== WHAT YOU HAVE TO DO ==
Beneath this line sits some data. Return only its lines from the one holding "Elvis Presley. Love" through the one holding "Shadows… Are usually", inclusive, exactly, with the images removed.

== RECORDS TO PROCESS ==

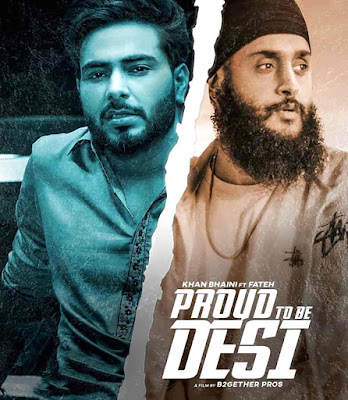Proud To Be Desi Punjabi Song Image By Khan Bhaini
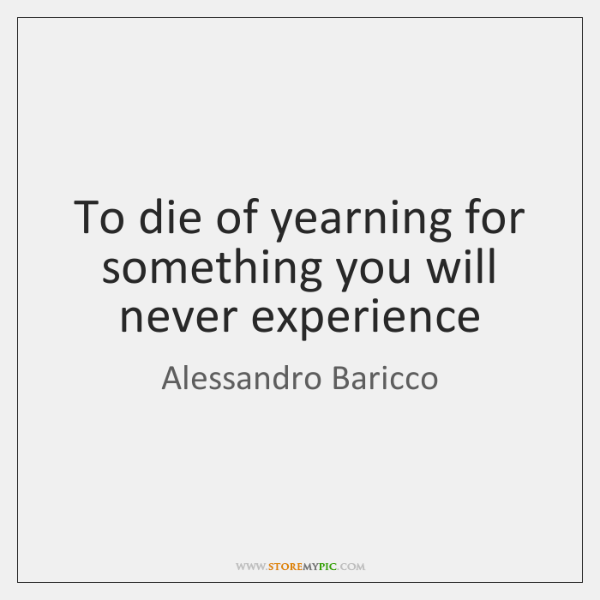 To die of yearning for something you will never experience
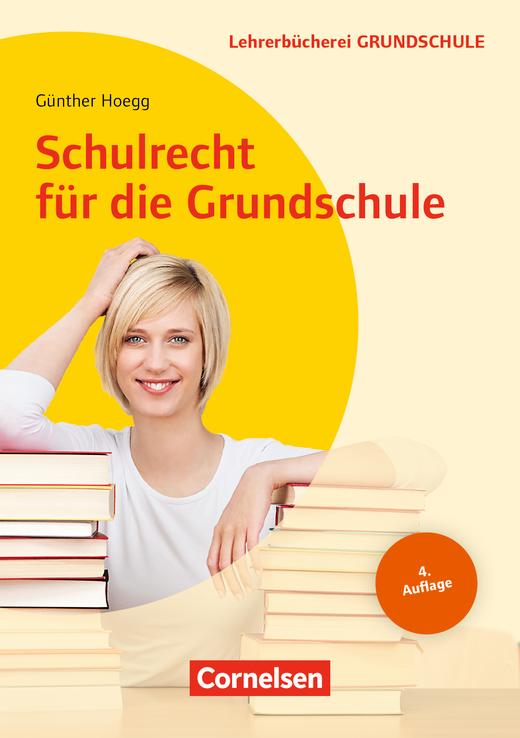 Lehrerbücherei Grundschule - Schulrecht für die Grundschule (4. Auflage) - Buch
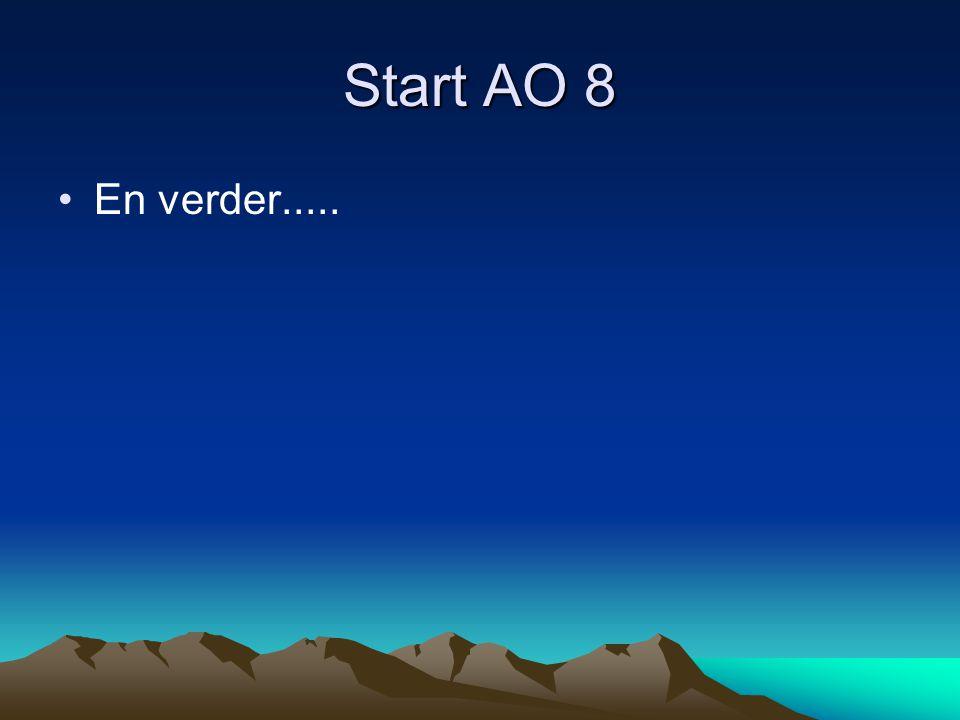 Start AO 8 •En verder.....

==

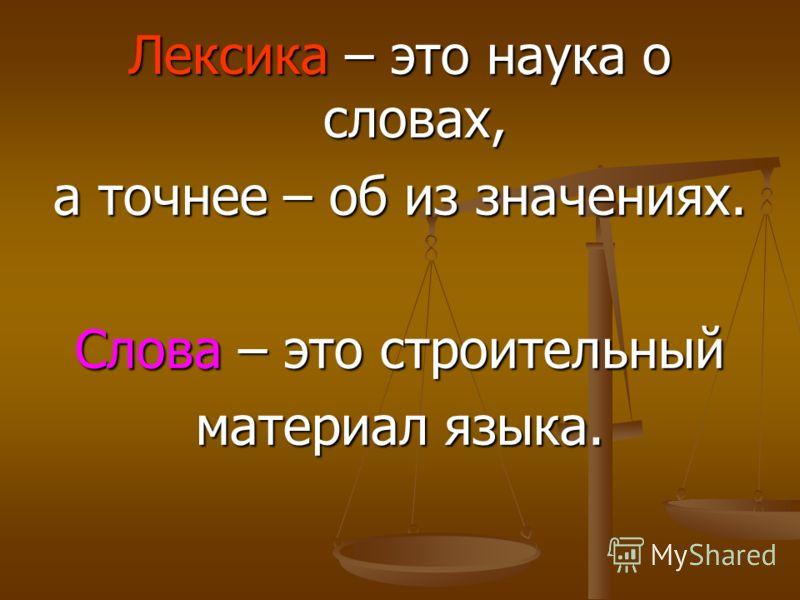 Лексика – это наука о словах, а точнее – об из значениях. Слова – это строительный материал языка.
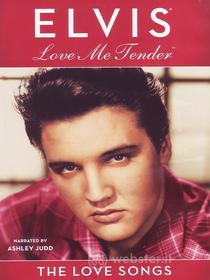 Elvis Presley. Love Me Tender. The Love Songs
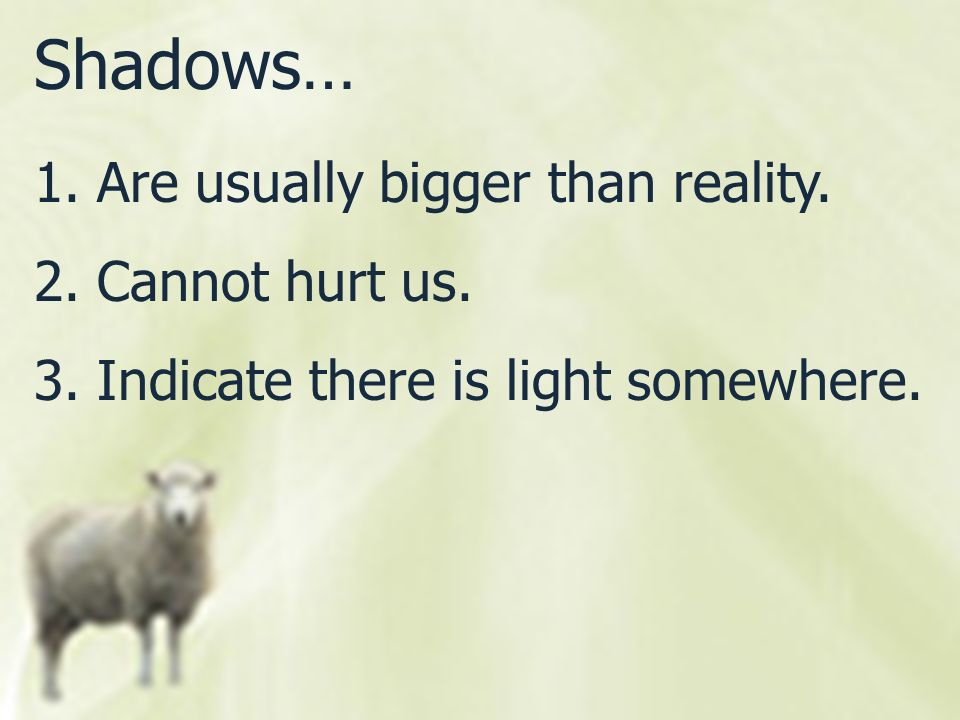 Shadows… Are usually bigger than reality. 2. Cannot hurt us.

--

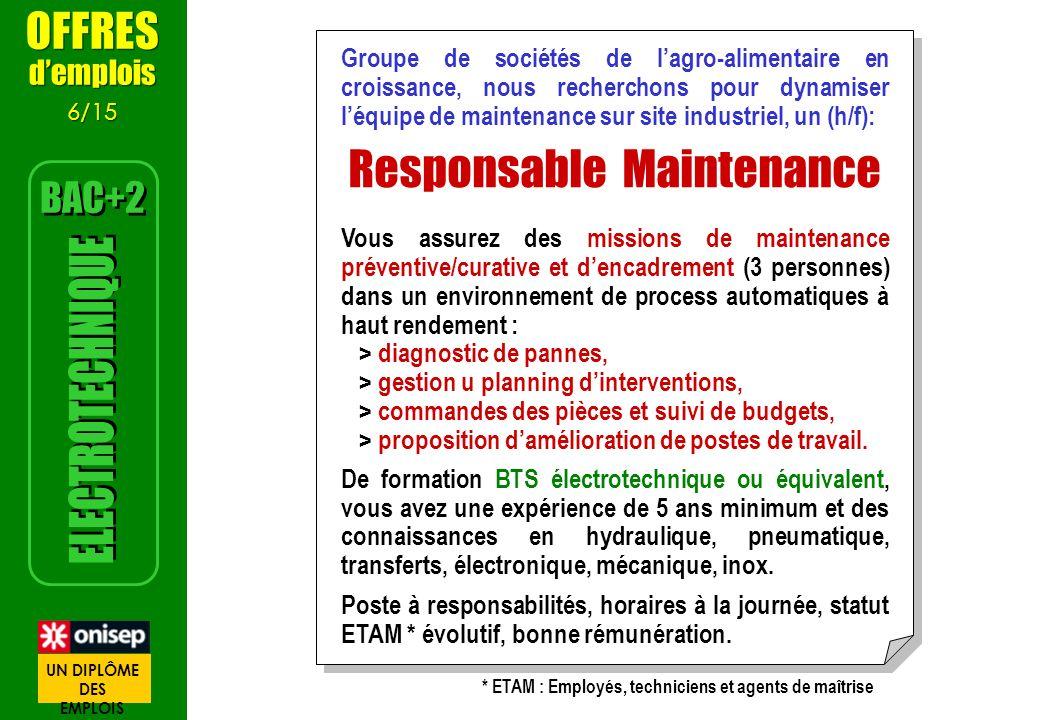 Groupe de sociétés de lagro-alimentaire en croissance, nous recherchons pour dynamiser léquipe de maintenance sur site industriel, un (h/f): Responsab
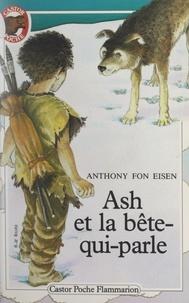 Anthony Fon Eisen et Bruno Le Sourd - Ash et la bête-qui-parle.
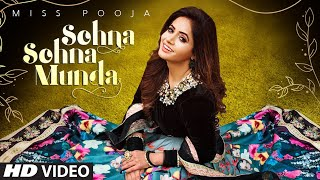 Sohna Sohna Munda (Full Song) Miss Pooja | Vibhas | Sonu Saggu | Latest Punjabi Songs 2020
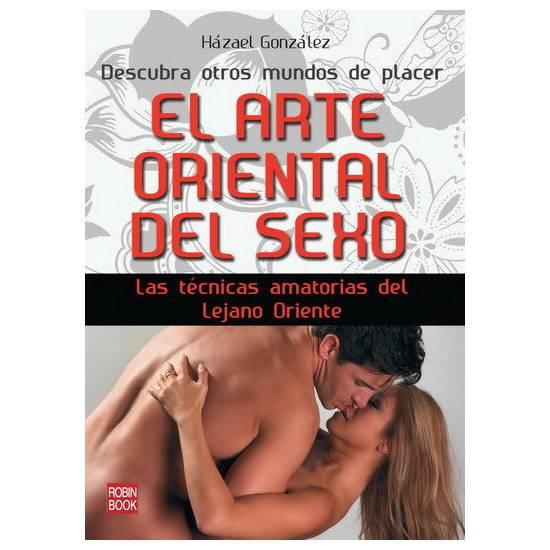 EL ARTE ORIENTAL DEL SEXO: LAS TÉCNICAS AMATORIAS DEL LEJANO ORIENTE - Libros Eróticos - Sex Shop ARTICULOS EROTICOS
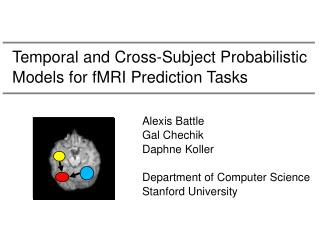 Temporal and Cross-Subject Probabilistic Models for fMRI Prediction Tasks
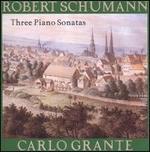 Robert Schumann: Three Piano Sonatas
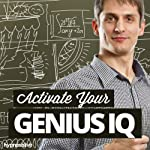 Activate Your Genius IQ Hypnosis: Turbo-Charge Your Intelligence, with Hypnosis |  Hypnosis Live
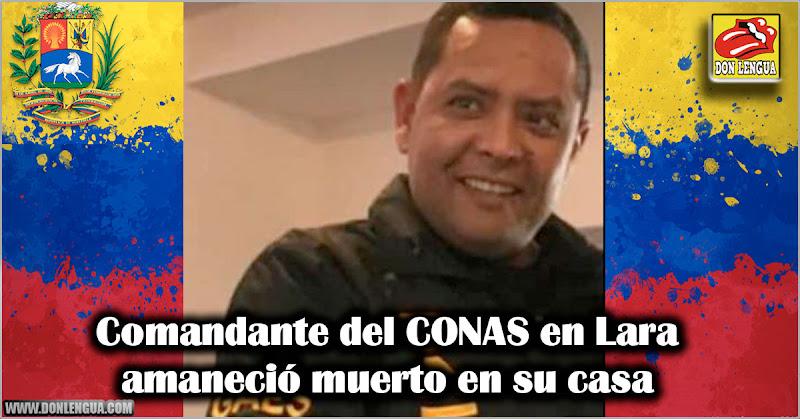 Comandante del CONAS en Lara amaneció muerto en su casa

== EXERCISE OUTPUT ==
 Elvis Presley. Love Me Tender. The Love Songs
 Shadows… Are usually bigger than reality. 2. Cannot hurt us.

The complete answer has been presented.